Targeted delivery of drug-encapsulated nanoparticles is a promising new approach to safe and effective therapeutics for cancer. Here we investigate the pharmacokinetics and biodistribution of a prostate-specific membrane antigen (PSMA)-targeted nanoparticle based on a poly(lactic acid)-polyethylene glycol copolymer by utilizing single photon emission computed tomography (SPECT) and fluorescence imaging of a low-molecular-weight, PSMA-targeting moiety attached to the surface and oriented toward the outside environment. Tissue biodistribution of the radioactive, PSMA-targeted nanoparticles in mice containing PSMA(+) PC3 PIP and PSMA(-) PC3 flu (control) tumors demonstrated similar accumulation compared to the untargeted particles within all tissues except for the tumor and liver by 96 h postinjection. For PSMA(+) PC3 PIP tumor, the targeted nanoparticle demonstrated retention of 6.58% injected dose (ID)/g at 48 h and remained nearly at that level out to 96 h, whereas the untargeted nanoparticle showed a 48 h retention of 8.17% ID/g followed by a significant clearance to 2.37% ID/g at 96 h (P < 0.02). On the other hand, for control tumor, both targeted and untargeted particles displayed similar 48 h retentions and rates of clearance over 96 h.
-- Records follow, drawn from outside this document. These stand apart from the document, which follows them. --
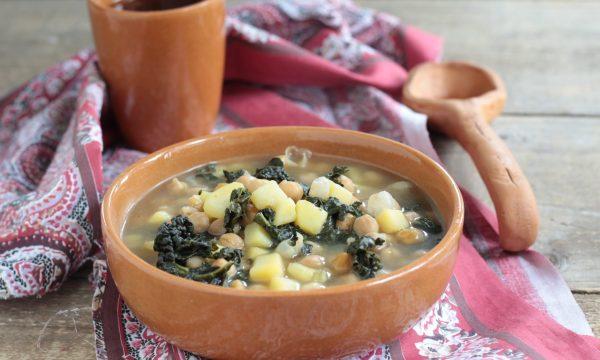 Zuppa di  ceci con cavolo nero e patate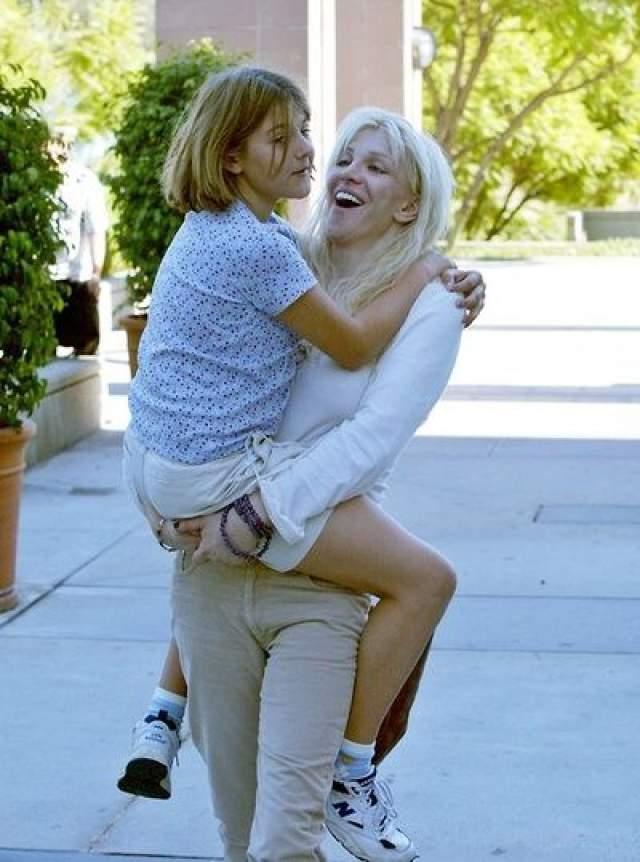 Кортни Лав. Рокерша лишалась родительских прав на дочь Френсис Бин Кобейн аж несколько раз. Впервые, в 2003 году, у Кортни была передозировка болеутоляющими таблетками, после которой она лишилась родительских прав на два года.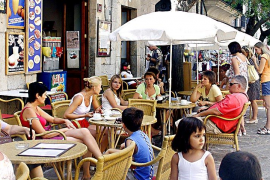 Los turistas extranjeros gastaron en Baleares un 6 % más hasta noviembre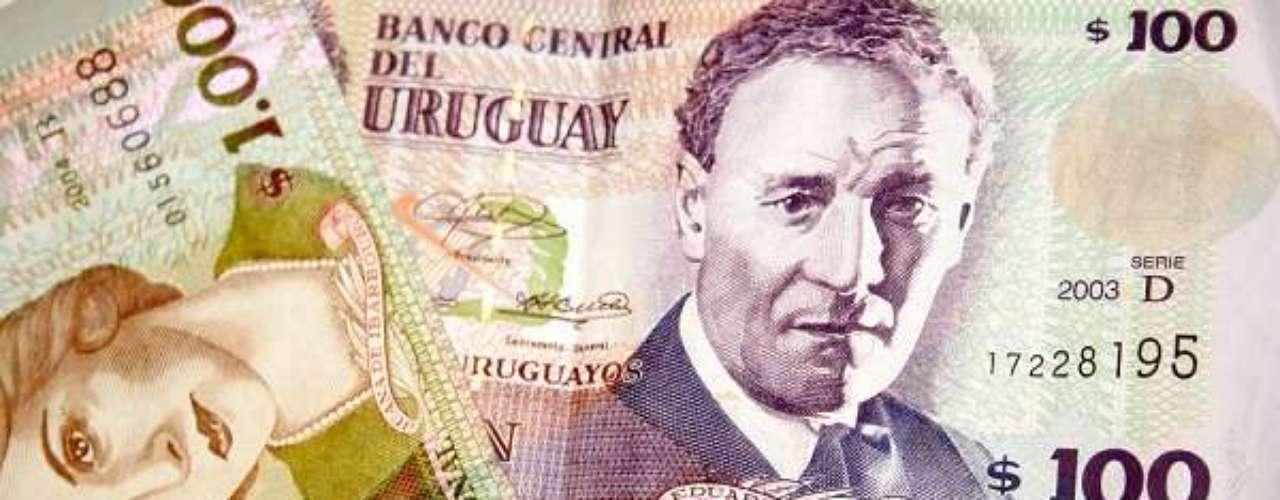 Últimos a se classificarem para o mundial do ano que vem, os uruguaios utilizam o peso como moeda. Um dólar compra 20,85 pesos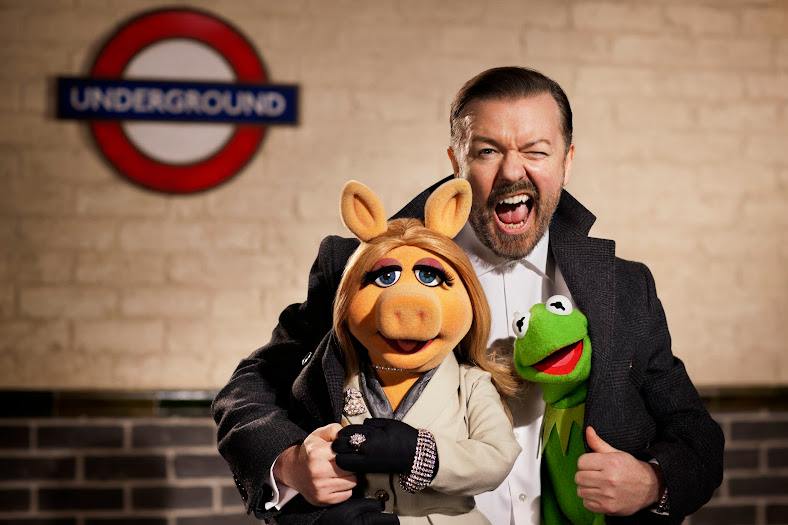 Ricky Gervais, Miss Piggy, and Kermit the Frog on the Muppets Most Wanted Soundtrack #MuppetsMostWanted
Ex vivo microscopic analysis with near-infrared versions of the nanoparticles indicated retention within PSMA(+) tumor epithelial cells as well as tumor-associated macrophages for targeted particles and primarily macrophage-associated uptake for the untargeted particles. Retention in control tumor was primarily associated with tumor vasculature and macrophages. The data demonstrate the utility of radioimaging to assess nanoparticle biodistribution and suggest that active targeting has a modest positive effect on tumor localization of PSMA-targeted PLA-PEG nanoparticles that have been derivatized for imaging.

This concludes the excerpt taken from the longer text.